- _ASSIGNMENT_: From the discussion thread on Linux, write out the passage between "Where are the macOS" and "services or support.", inclusive.

- _DOCUMENT SECTION_:
____________________

I suppose a bigish player like Dell could also work. I had the feeling their Linux line was more of an afterthought but the current release note of an extended Linux line looks pretty great. I'm not sure about their marketing and approach it isn't focused enough (just sell it as the ultimate developer box imo) but that news had me very excited. Good job Dell :)

That's not the Apple experience. The Apple experience means - well, used to mean - an entire ecosystem of hardware, software, content, distribution, marketing, branding, business partnerships, and development.

Linux doesn't work with absolute consistency because FOSS people still don't understand that source code is a tiny part of the bigger user experience.

The big challenge in the PC business isn't the OS, it's the politics of community building around a platform - "community" meaning users, hardware suppliers, developers, investors, and channel partners.

Linux has a relatively tiny community which only really interests developers, which means that the big hardware companies don't feel any great commercial pressure to support it.

This might change if Team Linux had an evangelical organisation that could negotiate and do politics at the appropriate levels. But politics is a much harder problem than writing code, so that probably won't happen any time soon.

Edit: at the moment some of the distros have evolved to do some of that work, with varying levels of success. But if you want to play in the consumer space (which is a superset of the developer laptop market), you need to do a lot more than release distro installers and hope Dell or someone else will pick them for its hardware.

One of the things that attracted me to FOSS in the first place was the complete lack of marketing, i.e. lies. At first I was a little taken aback by the way so many projects would advertise prominently flaws in their product (bugs, missing features, design limitations...), but quickly I got used to it, and now just seems the normal thing to do. Whereas marketing comes across as blatant, manipulative BS.
> FOSS people still don't understand that source code is a tiny part of the bigger user experience.

I don't think that understanding is the major problem. The FOSS community just has a huge surplus of developers and practically no designers. From there on, it's a case of "if all you have is a hammer": If you're most adept at coding, you will try to solve every problem through code.

No, GNU/Linux needs less fragmentation.

It needs a full OS stack, from the kernel to the UI toolkit, that is guaranteed to be the same, across all distributions.

Where are the Mac OS X frameworks on GNU/Linux?

Nowhere, because each distribution might be using a total different way to play sounds, music, doing SIMD, process images, accessing databases, UI toolkit ....

> that is guaranteed to be the same, across all distributions.

Then there wouldn't be "distributions", plural.

> Where are the Mac OS X frameworks on GNU/Linux?

Where are the macOS servers? Where is macOS running on a raspberry pi? Where is macOS running on your home router? On your watch? On your supercomputer? GNU/Linux does just fine.

macOS suits one use case, and one only (though it's very visible); don't make it sound like everything else sucks.

From Apple point of view those examples aren't interesting from business point of view.

If GNU/Linux wasn't free as beer and people had to pay for it, all those use cases would never have happened.

Hence why it is almost impossible to sell software to GNU/Linux users, and one has to get by writing books, selling consulting services or support.

Wait, macOS is free as in beer but all those use cases didn't happen with it, coincidence?

____________________

- _EXTRACTED DATA_:
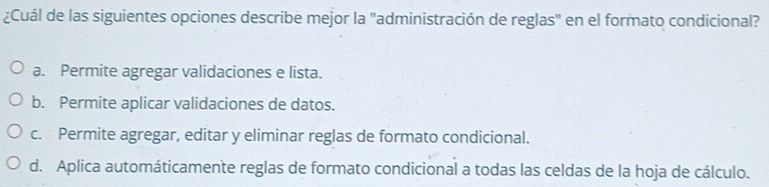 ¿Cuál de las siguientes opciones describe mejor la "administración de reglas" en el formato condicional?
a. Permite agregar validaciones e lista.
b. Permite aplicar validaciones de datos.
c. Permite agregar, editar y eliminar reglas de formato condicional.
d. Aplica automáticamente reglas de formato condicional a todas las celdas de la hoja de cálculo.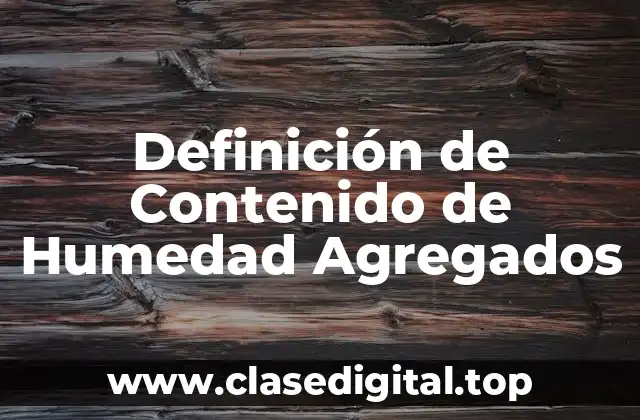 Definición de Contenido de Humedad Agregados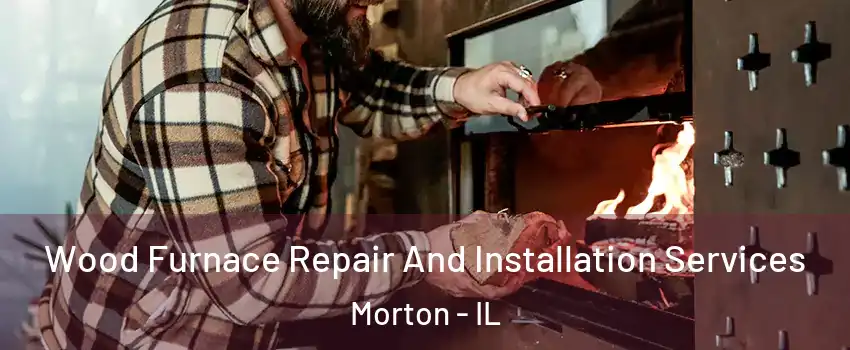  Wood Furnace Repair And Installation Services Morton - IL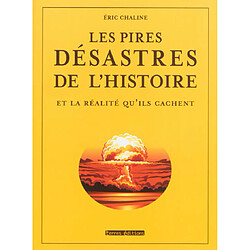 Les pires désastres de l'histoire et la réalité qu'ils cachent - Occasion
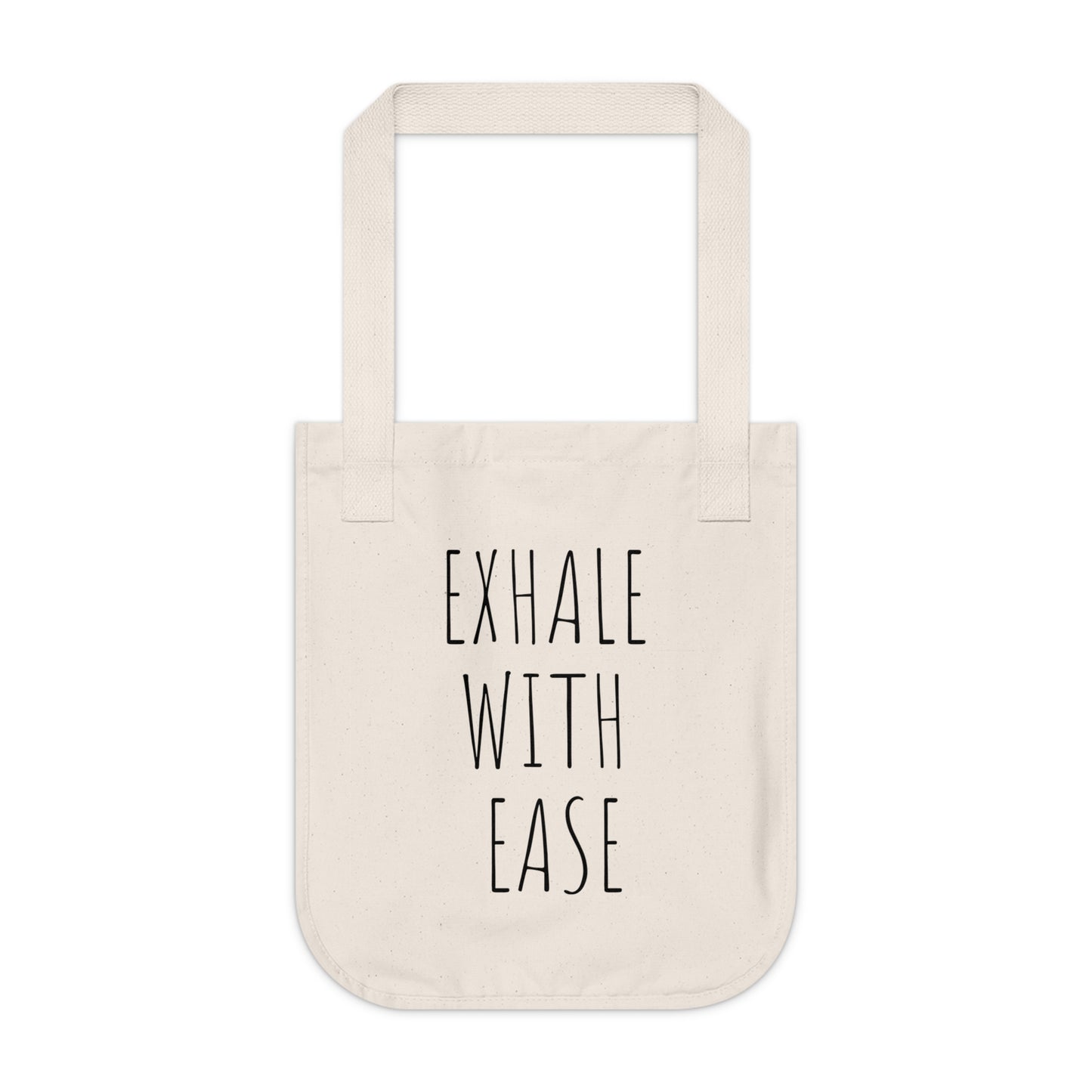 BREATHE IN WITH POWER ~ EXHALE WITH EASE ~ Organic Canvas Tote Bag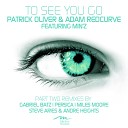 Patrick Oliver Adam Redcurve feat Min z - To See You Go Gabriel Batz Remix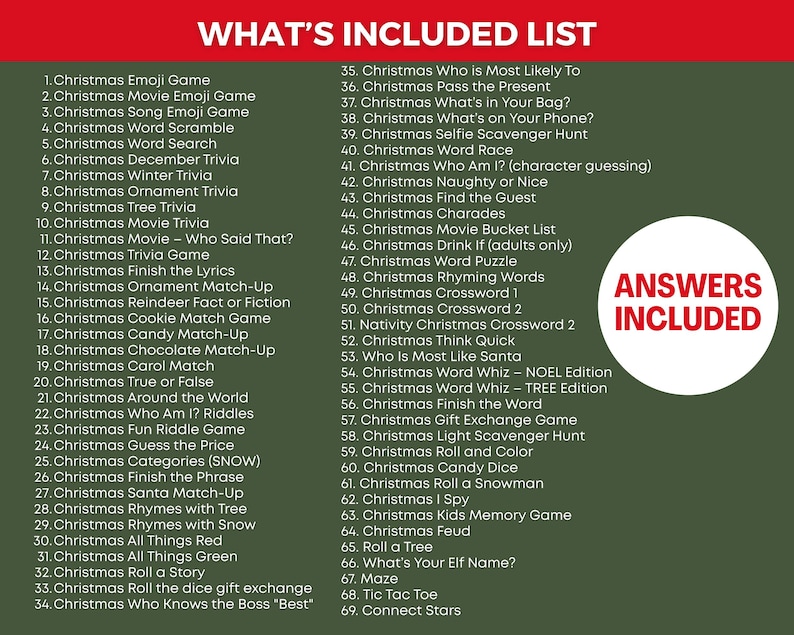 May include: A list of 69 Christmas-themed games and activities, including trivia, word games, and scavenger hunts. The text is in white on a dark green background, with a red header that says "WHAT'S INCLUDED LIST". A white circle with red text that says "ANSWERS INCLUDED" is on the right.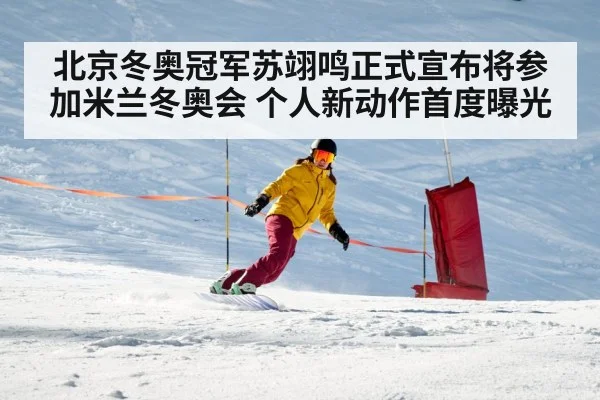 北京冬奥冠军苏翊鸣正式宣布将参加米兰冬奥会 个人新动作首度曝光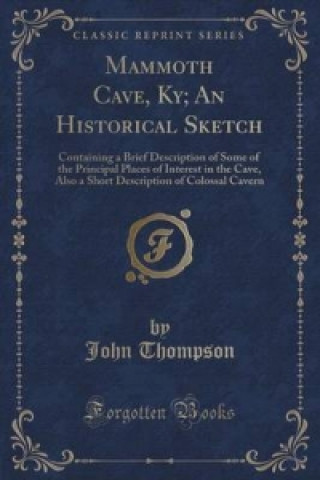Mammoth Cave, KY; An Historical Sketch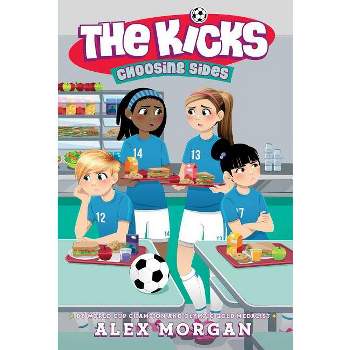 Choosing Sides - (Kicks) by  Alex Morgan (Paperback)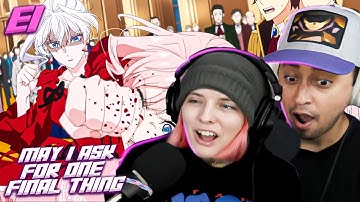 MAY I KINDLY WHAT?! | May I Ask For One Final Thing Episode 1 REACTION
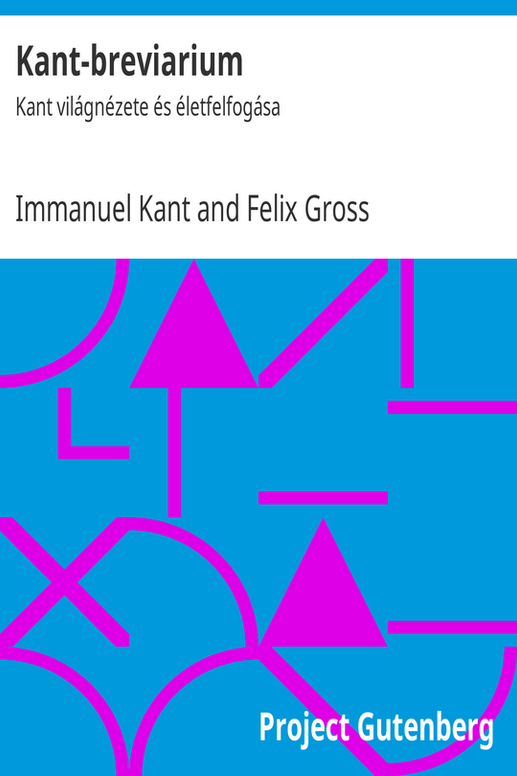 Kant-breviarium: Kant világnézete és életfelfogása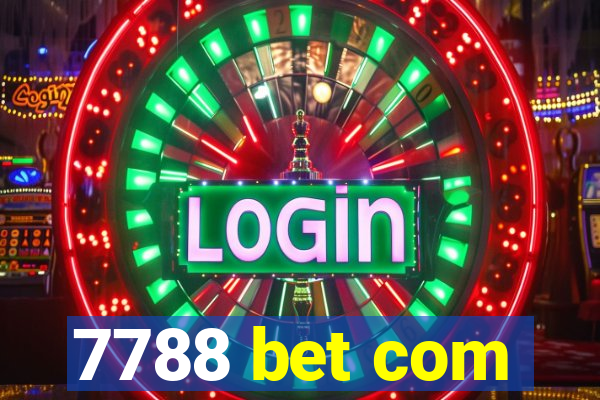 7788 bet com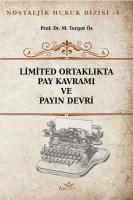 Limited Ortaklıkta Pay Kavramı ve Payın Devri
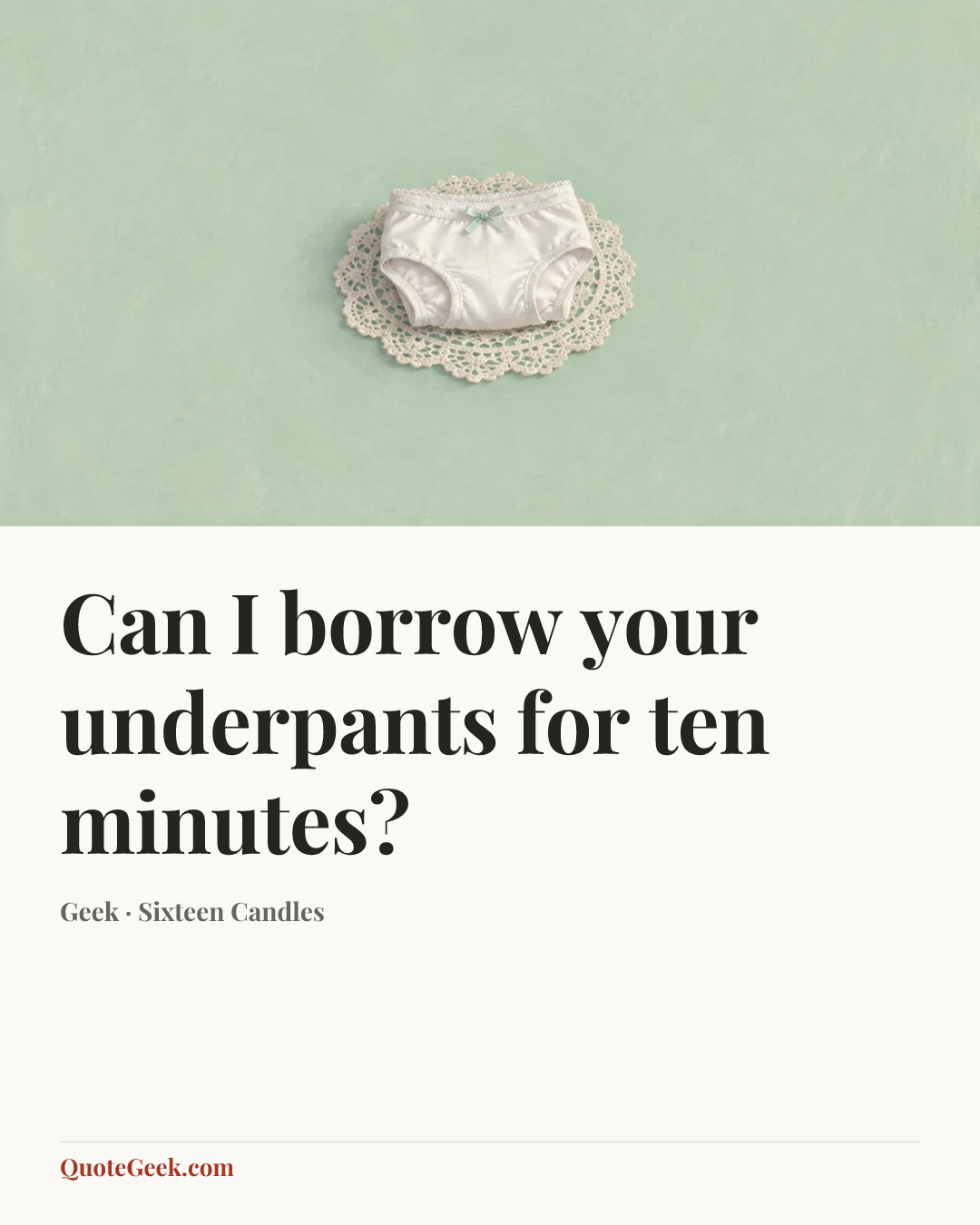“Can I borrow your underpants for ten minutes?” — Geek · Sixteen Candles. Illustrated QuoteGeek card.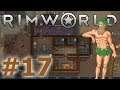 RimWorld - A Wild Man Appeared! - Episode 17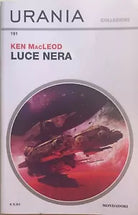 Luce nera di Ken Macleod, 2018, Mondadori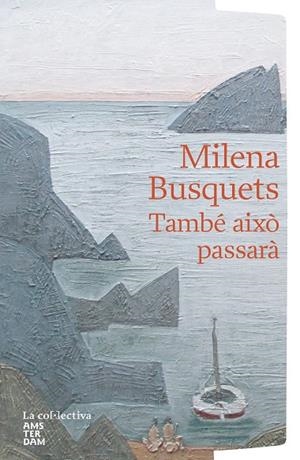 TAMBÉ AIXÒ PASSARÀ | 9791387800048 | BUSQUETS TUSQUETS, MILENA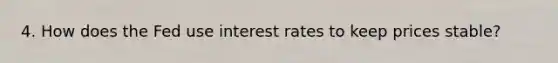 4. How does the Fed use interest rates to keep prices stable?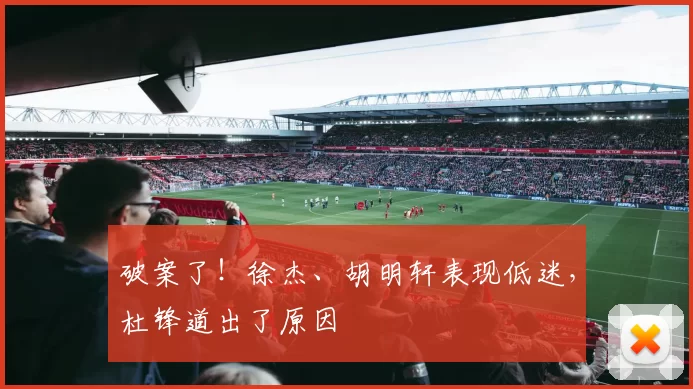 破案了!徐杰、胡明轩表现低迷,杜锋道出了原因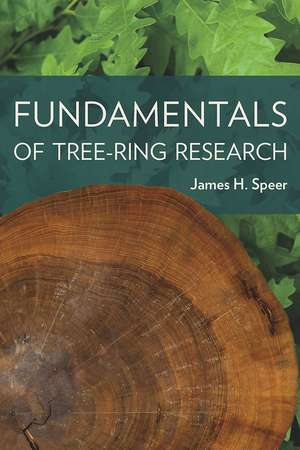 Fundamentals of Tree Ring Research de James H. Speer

____________________

- _RESULT OF THE TASK_:
Where are the macOS servers? Where is macOS running on a raspberry pi? Where is macOS running on your home router? On your watch? On your supercomputer? GNU/Linux does just fine.

macOS suits one use case, and one only (though it's very visible); don't make it sound like everything else sucks.

From Apple point of view those examples aren't interesting from business point of view.

If GNU/Linux wasn't free as beer and people had to pay for it, all those use cases would never have happened.

Hence why it is almost impossible to sell software to GNU/Linux users, and one has to get by writing books, selling consulting services or support.